# Requirements
Copy out every record below exactly as written, but leave out any pictures.

-------- Provided entries --------

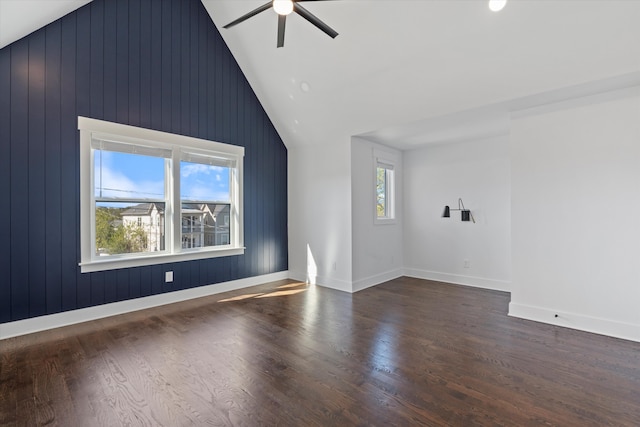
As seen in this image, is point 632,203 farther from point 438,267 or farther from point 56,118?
point 56,118

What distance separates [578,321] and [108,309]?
17.3ft

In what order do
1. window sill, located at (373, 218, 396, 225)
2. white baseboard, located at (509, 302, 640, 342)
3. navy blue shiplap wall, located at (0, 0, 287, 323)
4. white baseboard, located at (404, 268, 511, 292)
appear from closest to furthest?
1. white baseboard, located at (509, 302, 640, 342)
2. navy blue shiplap wall, located at (0, 0, 287, 323)
3. white baseboard, located at (404, 268, 511, 292)
4. window sill, located at (373, 218, 396, 225)

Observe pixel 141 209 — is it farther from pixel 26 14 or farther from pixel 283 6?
pixel 283 6

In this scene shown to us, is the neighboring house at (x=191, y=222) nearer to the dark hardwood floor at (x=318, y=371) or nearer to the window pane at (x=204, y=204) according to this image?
the window pane at (x=204, y=204)

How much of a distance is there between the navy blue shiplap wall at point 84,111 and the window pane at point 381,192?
100 inches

--------

# Finished task
As seen in this image, is point 632,203 farther from point 438,267 or farther from point 56,118?
point 56,118

What distance separates [578,321] and [108,309]?
17.3ft

In what order do
1. window sill, located at (373, 218, 396, 225)
2. white baseboard, located at (509, 302, 640, 342)
3. navy blue shiplap wall, located at (0, 0, 287, 323)
4. white baseboard, located at (404, 268, 511, 292)
appear from closest to furthest?
1. white baseboard, located at (509, 302, 640, 342)
2. navy blue shiplap wall, located at (0, 0, 287, 323)
3. white baseboard, located at (404, 268, 511, 292)
4. window sill, located at (373, 218, 396, 225)

Observe pixel 141 209 — is it farther from pixel 26 14 or farther from pixel 283 6?
pixel 283 6

In this scene shown to us, is the neighboring house at (x=191, y=222) nearer to the dark hardwood floor at (x=318, y=371) or nearer to the window pane at (x=204, y=204) according to this image?
the window pane at (x=204, y=204)

How much of a distance is there between the navy blue shiplap wall at point 84,111 and the window pane at point 381,192?
100 inches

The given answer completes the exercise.